----- Selection

In [1]:
from google.colab import drive
drive.mount('/content/drive')

Mounted at /content/drive


In [10]:
!pip install optimum quanto onnxruntime onnxruntime-tools onnxconverter_common -q

## Loading finetuned model

In [4]:
import os
import onnx
import torch
import transformers
from transformers import AutoModelForSequenceClassification, AutoTokenizer, pipeline
from optimum.onnxruntime import ORTQuantizer, ORTModelForSequenceClassification
from pathlib import Path
from transformers.onnx import FeaturesManager
from optimum.onnxruntime import ORTQuantizer, ORTModelForSequenceClassification
from onnxruntime.quantization import quantize_dynamic, QuantType
from onnxconverter_common import float16

In [5]:
fine_tuned_checkpoint = "/content/drive/MyDrive/intent_classification/fine_tuned_distilled_bert"

In [6]:
fine_tuned_model = AutoModelForSequenceClassification.from_pretrained(fine_tuned_checkpoint)
tokenizer = AutoTokenizer.from_pretrained(fine_tuned_checkpoint)

In [7]:
fine_tuned_pipeline = pipeline("text-classification", model=fine_tuned_model, tokenizer=tokenizer)

In [8]:
fine_tuned_pipeline("Hey, you up to play some games today?")

[{'label': 'play games', 'score': 0.9896244406700134}]

## Converting model to .onnx format

In [11]:
# load config
feature = "sequence-classification"
model_kind, model_onnx_config = FeaturesManager.check_supported_model_or_raise(fine_tuned_model, feature=feature)
onnx_config = model_onnx_config(fine_tuned_model.config)

# export
onnx_inputs, onnx_outputs = transformers.onnx.export(
        preprocessor=tokenizer,
        model=fine_tuned_model,
        config=onnx_config,
        # output_fp16=True,
        opset=13,
        output=Path("/content/drive/MyDrive/intent_classification/onnx_model/trfs-model.onnx")
)

  mask, torch.tensor(torch.finfo(scores.dtype).min)


## Quantizing .onnx model to int8

In [12]:
onnx_model_path = "/content/drive/MyDrive/intent_classification/onnx_model/trfs-model.onnx"

----------

## Work to complete
1) Rewrite the notebook from "onnx_config = model_onnx_config(fine_tuned_model.config)" up to and including "mask, torch.tensor(torch.finfo(scores.dtype).min)", replacing "fine_tuned_model" with "distilbert_model".
2) In the notebook, which label does the fine-tuned pipeline assign to "Hey, you up to play some games today?"

----- Provided data

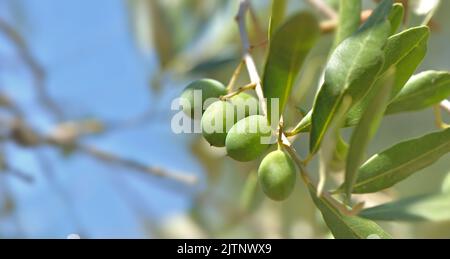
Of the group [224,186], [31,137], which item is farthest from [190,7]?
[224,186]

----------

## Results
1)
onnx_config = model_onnx_config(distilbert_model.config)

# export
onnx_inputs, onnx_outputs = transformers.onnx.export(
        preprocessor=tokenizer,
        model=distilbert_model,
        config=onnx_config,
        # output_fp16=True,
        opset=13,
        output=Path("/content/drive/MyDrive/intent_classification/onnx_model/trfs-model.onnx")
)

  mask, torch.tensor(torch.finfo(scores.dtype).min)

2) play games